Source passage:

In this short piece I intend to lay out a strategy of questioning oneself, in order to help with uncovering the influences withholding you from seeing the bigger picture, the totality of any issue. In the end I will give you a practical exercise to help you see where you are in your current journey to become intellectually free.

(WARNING: the implications can be severe as it might lead to falling out with groups that demand your blind and “loyal” onesidedness. Are you prepared for that?)

This list is far from complete, but you can begin by asking yourself the following questions. (Many of these touch upon/overlap the same psychological phenomena, yet readers may resonate with one over the other. The point is to uncover these workings.)

  1. Do I tense up when I receive information unknown to me? Tension is detrimental to an open stance, to cooperation. Cooperation is key to understanding, because it is only through other perspectives that we can escape our own intellectual bubble.
  2. Do I tend to find opposing arguments to reject new perspectives? In other words, am I dominated by an egocentric intellect that (again) tends to reject new knowledge in order to hold on to your own “intelligence gathering”? An “open mind” strategy can more effectively gather new insights, whilst the energy lost in a “rejective” mindset would be better used in the (cooperative) pursuit of knowledge.
  3. Do I tend to reject arguments that do not fit my internal status quo? This is similar to the second question, yet it directly points to the resistance towards questioning a particular belief system one has deeply identified with. It is here that we probably tense up most, as our brain’s neural network is “short circuited” in a way, to make new connections, yet the old connections are fighting to stay alive and relevant.

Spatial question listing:
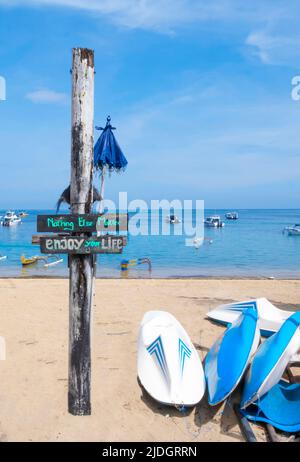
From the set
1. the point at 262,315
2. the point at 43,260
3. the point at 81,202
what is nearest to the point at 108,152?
the point at 81,202

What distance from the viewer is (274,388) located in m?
5.29

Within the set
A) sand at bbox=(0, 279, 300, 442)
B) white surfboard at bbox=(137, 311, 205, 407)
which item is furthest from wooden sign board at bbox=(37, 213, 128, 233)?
sand at bbox=(0, 279, 300, 442)

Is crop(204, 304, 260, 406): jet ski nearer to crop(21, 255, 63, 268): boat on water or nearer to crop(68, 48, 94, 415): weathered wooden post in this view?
crop(68, 48, 94, 415): weathered wooden post

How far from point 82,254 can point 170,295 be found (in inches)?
323

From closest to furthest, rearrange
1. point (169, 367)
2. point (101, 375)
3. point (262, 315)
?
point (169, 367) < point (101, 375) < point (262, 315)

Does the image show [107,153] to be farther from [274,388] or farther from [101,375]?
[274,388]

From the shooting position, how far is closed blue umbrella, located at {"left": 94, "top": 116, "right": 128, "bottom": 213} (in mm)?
6375

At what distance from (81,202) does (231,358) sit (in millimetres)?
2944

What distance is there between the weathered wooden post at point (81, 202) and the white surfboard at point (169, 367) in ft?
3.36

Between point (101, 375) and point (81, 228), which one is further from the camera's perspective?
point (101, 375)

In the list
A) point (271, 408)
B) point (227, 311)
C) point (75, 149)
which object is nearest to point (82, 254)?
point (75, 149)

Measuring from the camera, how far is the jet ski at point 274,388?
189 inches

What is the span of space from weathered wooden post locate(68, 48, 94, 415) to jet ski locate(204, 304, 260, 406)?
1711 mm
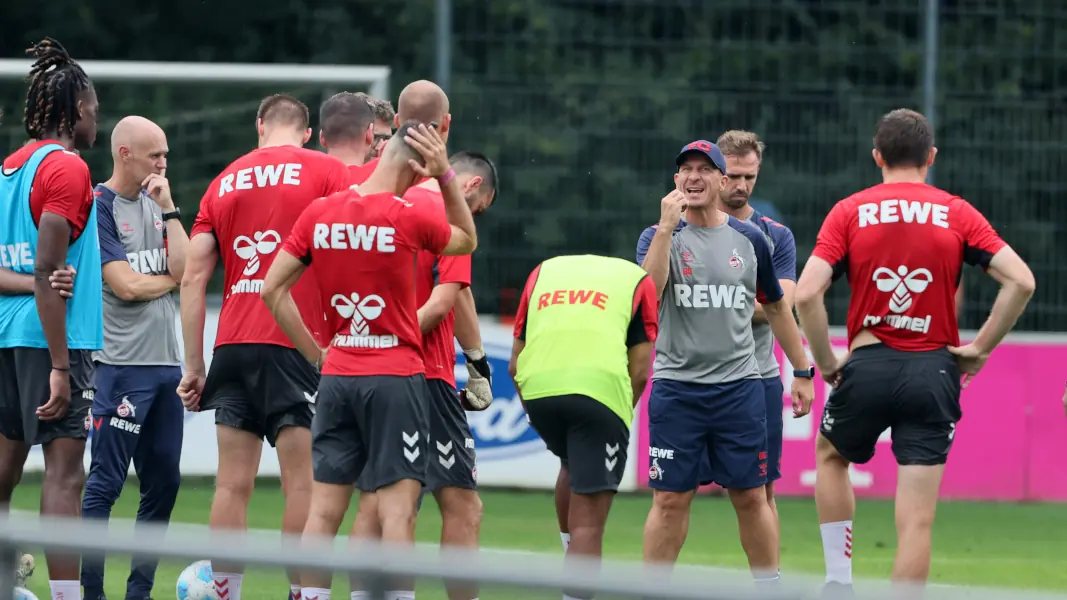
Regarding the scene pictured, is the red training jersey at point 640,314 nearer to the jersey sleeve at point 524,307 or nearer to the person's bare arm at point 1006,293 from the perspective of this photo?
the jersey sleeve at point 524,307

To-do list:
1. In the listing, reproduce word for word every line from the one containing "What distance is" up to and including the last line of the listing. Leave the pictures out.
2. Extend the piece on questioning oneself to see the bigger picture, picking up right after its final sentence.

Expected responses:
1.
What distance is there between the weathered wooden post at point (81, 202) and the white surfboard at point (169, 367) in ft?
3.36

Between point (101, 375) and point (81, 228), which one is further from the camera's perspective?
point (101, 375)

In the list
A) point (271, 408)
B) point (227, 311)
C) point (75, 149)
which object is nearest to point (82, 254)?
point (75, 149)

Measuring from the camera, how far is the jet ski at point 274,388?
189 inches

What is the span of space from weathered wooden post locate(68, 48, 94, 415) to jet ski locate(204, 304, 260, 406)?
1711 mm
Regarding the scene pictured, is the red training jersey at point 640,314 nearer to the jersey sleeve at point 524,307 or nearer to the person's bare arm at point 1006,293 from the perspective of this photo?
the jersey sleeve at point 524,307

2.
  4. Am I challenging the viewpoints I gathered over time? Over time we might have (subconsciously) taken on one-sided narratives either fed to us or subconsciously chosen by us (that support an identified belief system). As an intellectual it is foolish to think that we are free from our psychological tendencies, and as such one needs a birds eye view on oneself in the bigger context. Luckily it only needs an open mindset to investigate this.
  5. Am I voicing simplistic arguments that align with those in power? Do you intuitively feel that you are ignoring a more nuanced view? This is an indication that deeper investigation into the matter is needed. It is all too easy to feel supported by the populist stance on something, simply by feeling one is part of a majority. Yet any intellectual seeking freedom is always ready to do the work of diving deeper into any issue that begets a one sided presentation, especially in support of powers with vested interests. The moment one becomes aware of this should surely trigger alarm bells.
  6. Is my reasoning free from fallacies? Are you aware of the mental gymnastics your mind has to perform in order to try to defend your previously held beliefs? Do you understand the corrosive dynamics of believing such fabrications over truth?

Do you think you are already aware of these inner workings of your psyche? It not only requires the acquired mindset as described, but it involves an active awareness throughout our walk of life, moment to moment, decision after decision. It is very easy to fall back to our ancestral patterns of giving in to those appealing to our basic fears, or to carefully “planted” belief systems. The pull of our brain neurons, shaped year over year, are hard to ignore, yet an intellectual wants to understand this and take the bigger picture into account to let in new and more revealing insights.

Great, you made it this far and are probably hungry for some practical application. Let’s see how our “reactive” mind responds to the following topics, and if we can navigate towards “freedom from the known” and gain more comprehensive insights.

  1. How do you view racism? (Unfortunately the word “racism” implies multiple races, yet there is only one race: the human race.) This implies favoring one (usually bigger) group of humans over another based on their ethnicity, skin color, or any other traits they are not responsible for. You might think you are free from this, but let me give you some examples that might trigger your defenses:
    • Should muslims have more or less rights than Christians? Easy question that can have an easy answer. If you favor one over the other, does that involve mental gymnastics to make it seem “right”?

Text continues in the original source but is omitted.